-- start Supplied records --

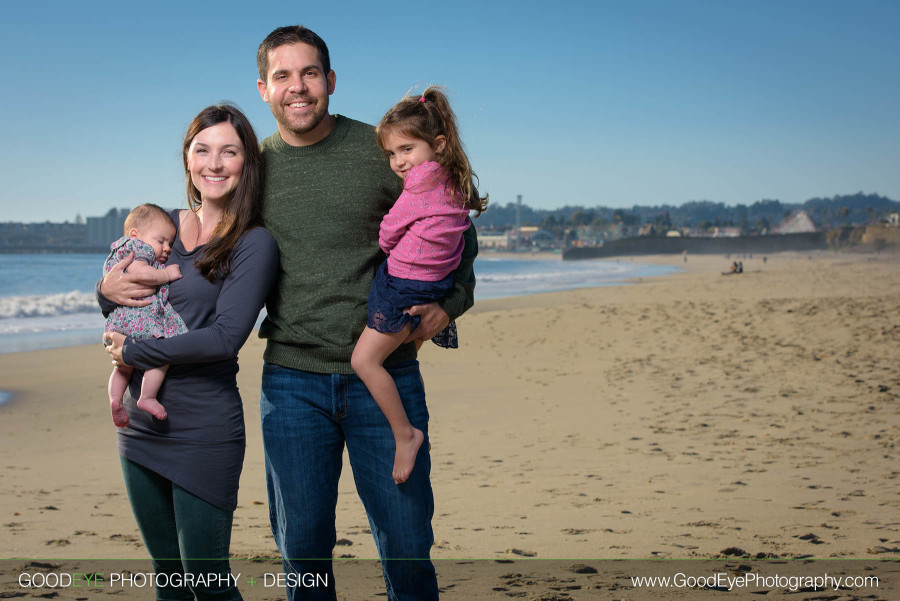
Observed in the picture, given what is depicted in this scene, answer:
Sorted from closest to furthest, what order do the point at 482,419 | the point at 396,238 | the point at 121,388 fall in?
the point at 121,388, the point at 396,238, the point at 482,419

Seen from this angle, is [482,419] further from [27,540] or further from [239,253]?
[239,253]

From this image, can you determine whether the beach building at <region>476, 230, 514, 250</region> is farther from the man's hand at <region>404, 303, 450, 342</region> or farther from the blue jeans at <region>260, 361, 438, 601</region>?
the blue jeans at <region>260, 361, 438, 601</region>

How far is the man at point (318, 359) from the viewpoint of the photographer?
8.52 ft

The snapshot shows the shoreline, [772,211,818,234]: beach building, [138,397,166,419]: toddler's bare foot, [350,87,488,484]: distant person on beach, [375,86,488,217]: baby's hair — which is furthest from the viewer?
[772,211,818,234]: beach building

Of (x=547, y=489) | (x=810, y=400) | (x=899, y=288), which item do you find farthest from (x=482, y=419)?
(x=899, y=288)

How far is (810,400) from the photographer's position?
8891mm

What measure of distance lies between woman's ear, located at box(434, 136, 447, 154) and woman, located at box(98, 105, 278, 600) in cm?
67

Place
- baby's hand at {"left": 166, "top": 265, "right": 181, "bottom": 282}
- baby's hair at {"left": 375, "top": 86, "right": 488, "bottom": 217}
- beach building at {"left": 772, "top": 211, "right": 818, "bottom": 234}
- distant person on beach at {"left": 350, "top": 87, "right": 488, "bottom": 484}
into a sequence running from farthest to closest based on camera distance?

-- end Supplied records --

What you have to do = Output everything from the line containing "What measure of" down to the last line of the entries as a Markdown table with the columns Row and Line, skipping blank lines.

The result =
| Row | Line |
|---|---|
| 1 | What measure of distance lies between woman's ear, located at box(434, 136, 447, 154) and woman, located at box(98, 105, 278, 600) in cm? |
| 2 | 67 |
| 3 | Place |
| 4 | - baby's hand at {"left": 166, "top": 265, "right": 181, "bottom": 282} |
| 5 | - baby's hair at {"left": 375, "top": 86, "right": 488, "bottom": 217} |
| 6 | - beach building at {"left": 772, "top": 211, "right": 818, "bottom": 234} |
| 7 | - distant person on beach at {"left": 350, "top": 87, "right": 488, "bottom": 484} |
| 8 | into a sequence running from farthest to closest based on camera distance? |